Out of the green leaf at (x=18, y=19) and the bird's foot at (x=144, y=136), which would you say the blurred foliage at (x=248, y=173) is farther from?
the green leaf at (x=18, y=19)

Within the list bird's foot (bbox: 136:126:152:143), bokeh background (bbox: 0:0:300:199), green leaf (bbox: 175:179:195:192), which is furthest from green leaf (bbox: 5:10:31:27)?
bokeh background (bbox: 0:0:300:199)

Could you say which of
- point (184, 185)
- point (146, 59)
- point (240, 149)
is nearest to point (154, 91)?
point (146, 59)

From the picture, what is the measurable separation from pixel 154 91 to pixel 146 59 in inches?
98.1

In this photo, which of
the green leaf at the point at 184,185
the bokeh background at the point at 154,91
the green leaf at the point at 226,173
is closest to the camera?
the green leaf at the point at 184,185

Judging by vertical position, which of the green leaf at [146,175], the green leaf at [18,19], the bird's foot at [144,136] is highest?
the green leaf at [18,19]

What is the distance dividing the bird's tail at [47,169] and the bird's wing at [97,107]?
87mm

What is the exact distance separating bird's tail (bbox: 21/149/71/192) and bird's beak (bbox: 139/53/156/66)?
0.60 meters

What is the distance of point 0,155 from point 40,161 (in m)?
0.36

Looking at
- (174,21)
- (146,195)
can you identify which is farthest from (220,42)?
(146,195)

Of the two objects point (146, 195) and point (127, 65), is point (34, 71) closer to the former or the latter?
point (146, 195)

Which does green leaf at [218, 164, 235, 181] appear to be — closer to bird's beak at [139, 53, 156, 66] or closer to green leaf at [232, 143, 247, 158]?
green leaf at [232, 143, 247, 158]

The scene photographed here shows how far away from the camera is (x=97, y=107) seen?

+ + + +

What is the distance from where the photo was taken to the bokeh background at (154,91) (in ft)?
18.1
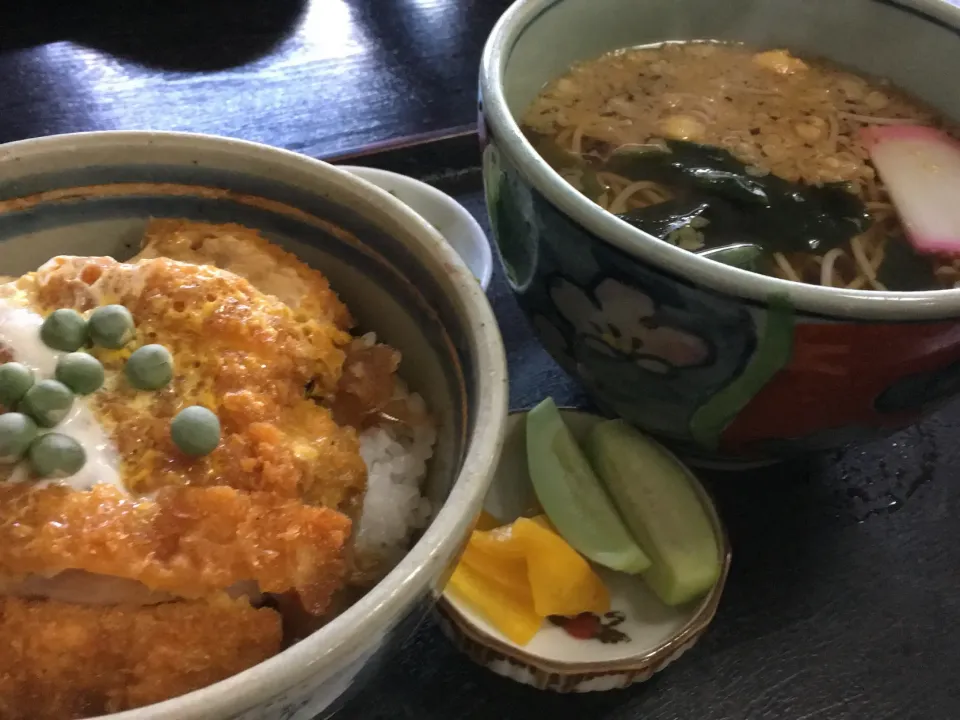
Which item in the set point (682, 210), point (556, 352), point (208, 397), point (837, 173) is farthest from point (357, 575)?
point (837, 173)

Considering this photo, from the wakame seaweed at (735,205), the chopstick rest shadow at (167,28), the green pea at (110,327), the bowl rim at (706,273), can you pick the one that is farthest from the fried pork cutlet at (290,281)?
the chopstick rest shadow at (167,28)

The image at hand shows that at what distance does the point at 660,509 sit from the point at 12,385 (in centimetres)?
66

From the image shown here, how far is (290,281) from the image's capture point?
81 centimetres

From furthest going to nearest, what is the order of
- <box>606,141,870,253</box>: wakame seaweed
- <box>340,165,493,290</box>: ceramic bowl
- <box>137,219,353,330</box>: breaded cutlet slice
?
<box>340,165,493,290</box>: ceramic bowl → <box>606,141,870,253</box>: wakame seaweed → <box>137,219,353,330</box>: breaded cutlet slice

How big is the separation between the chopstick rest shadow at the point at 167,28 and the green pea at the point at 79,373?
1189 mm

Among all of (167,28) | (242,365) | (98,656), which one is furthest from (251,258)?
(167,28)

+ + + +

### Task to complete
Render everything from the line containing "The image at" down to the line containing "81 centimetres" in the records as a Markdown table, omitting blank lines and using the columns "No." and "Text".

### The completed task
| No. | Text |
|---|---|
| 1 | The image at hand shows that at what distance does the point at 660,509 sit from the point at 12,385 (in centimetres)? |
| 2 | 66 |
| 3 | From the image shown here, how far is (290,281) from the image's capture point? |
| 4 | 81 centimetres |